Whether they just go straight into managing their own homes, have a big or small career, or own their own business, we would have daughters equipped to handle any of these situations.
Let’s bring Home Economics back. If you don’t know how to do something, trade classes with someone. I’ll teach how to sew, if you teach gardening. I’ll teach how to teach, if you teach canning. I’ll teach basic home repair, if you teach baking. I’ll teach budget, if you teach nutrition. Don’t exclude the single and childless from this. They both have skills to bring to the table and things they would like to learn. Remember, this isn’t about homeschooling or marriage, this is about HearthKeeping. Remember, this is an art and a craft and a job all at once. Remember, the older women are to teach the younger women how to work at home.
Maids—unmarried, young HearthKeepers—you are in a learning stage. Homemaking is a huge undertaking. You are under attack. You need to guard your heart and mind about how you think of homemaking. You need to honor it. You need to find women who honor it and sit at their feet. Don’t let the world take this greatest of gifts and responsibilities from you. You are also being watched by myriads of little girls at church and in your families. When you babysit, do you think about supporting older women in their choices to be homemakers? Do you speak of your desire to be a homemaker with little girls? Pay attention to how you interact with girls even in the nursery. Let them hear you talk about keeping your hearth.
Matrons—married, active HearthKeepers—we are the front line. We can choose to hope our daughters want to be homemakers, or we can actively light the way for them. We must speak truth to them. We must tell them that women are weak, gullible, independent, fearful, manipulative, and contentious. That is our natural state of being. We must help them develop gentle and quiet spirits, learn to control their words, see men as providers and defenders, not stupid things necessary for making babies, or as the domestic ones. We must help our daughters, granddaughters, and nieces see that homemaking is a career, a viable one, and the best one. We must light the way for them.

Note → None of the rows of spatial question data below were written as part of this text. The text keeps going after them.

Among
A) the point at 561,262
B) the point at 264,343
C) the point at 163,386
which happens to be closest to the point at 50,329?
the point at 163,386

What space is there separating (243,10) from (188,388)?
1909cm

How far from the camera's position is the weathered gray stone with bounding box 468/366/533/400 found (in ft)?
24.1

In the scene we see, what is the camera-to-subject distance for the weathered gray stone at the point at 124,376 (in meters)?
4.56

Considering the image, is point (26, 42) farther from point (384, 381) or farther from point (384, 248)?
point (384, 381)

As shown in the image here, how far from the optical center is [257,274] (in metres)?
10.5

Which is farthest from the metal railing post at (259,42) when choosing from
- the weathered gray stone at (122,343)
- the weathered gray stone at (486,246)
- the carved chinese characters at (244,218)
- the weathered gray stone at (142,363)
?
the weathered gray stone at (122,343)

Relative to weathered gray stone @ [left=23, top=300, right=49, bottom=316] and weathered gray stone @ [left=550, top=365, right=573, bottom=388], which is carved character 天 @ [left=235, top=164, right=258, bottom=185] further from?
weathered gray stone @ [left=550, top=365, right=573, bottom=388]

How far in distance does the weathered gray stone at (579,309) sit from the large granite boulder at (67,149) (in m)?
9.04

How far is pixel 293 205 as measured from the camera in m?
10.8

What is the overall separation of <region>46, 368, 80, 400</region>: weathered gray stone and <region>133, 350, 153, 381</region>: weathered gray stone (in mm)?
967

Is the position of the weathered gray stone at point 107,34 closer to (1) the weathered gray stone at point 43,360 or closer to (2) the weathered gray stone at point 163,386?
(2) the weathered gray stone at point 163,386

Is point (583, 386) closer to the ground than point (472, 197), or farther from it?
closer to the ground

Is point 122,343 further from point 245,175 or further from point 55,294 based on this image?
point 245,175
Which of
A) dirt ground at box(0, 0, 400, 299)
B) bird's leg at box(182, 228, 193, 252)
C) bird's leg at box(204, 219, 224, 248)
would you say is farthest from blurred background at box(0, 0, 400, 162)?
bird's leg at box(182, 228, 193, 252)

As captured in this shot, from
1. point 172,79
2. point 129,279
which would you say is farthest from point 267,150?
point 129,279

(I’ve ready many a story about women who come home but have zero domestic training because their mothers didn’t think it was important. Let’s not do this to another generation.)
Crones—married/widowed, retired/retiring HearthKeepers—you have a wealth of experience to bring to the table, and some of it will be about what not to do. You have grown up with feminism and you probably regret some of the ways you raised your daughters. Please share with us. Please don’t let us ignorantly make the same mistakes. You’ve done this already. Help us. Don’t unplug now that your nest is empty. Plugin with the maids and the matrons. We need you desperately. And please, encourage the women who are raising the next generation of homemakers. They’re going against the grain, constantly under attack, constantly having to practice discernment, constantly in the battle. Pray for the maids and matrons around you. Pray for the single and the childless as well as the women with full quivers. Pray for marriages, education, jobs, and homemaking. Even if no one has come to you to use your knowledge and experience, you can still pray. You know how hard this is.
This is a call to action. We women, moms, grandmas, aunties, sisters, kin, need to start purposely training and raising the next generation of homemakers. We can’t wing this. We can’t hope they pick it up. We must train with intention. Pause those movies and speak the truth. Show them good examples. Read books. Let them manage for a week and then talk about it. Train your daughters on purpose to love, manage, and honor this great career. Don’t let the world rob them of it. Don’t let the world take home from us.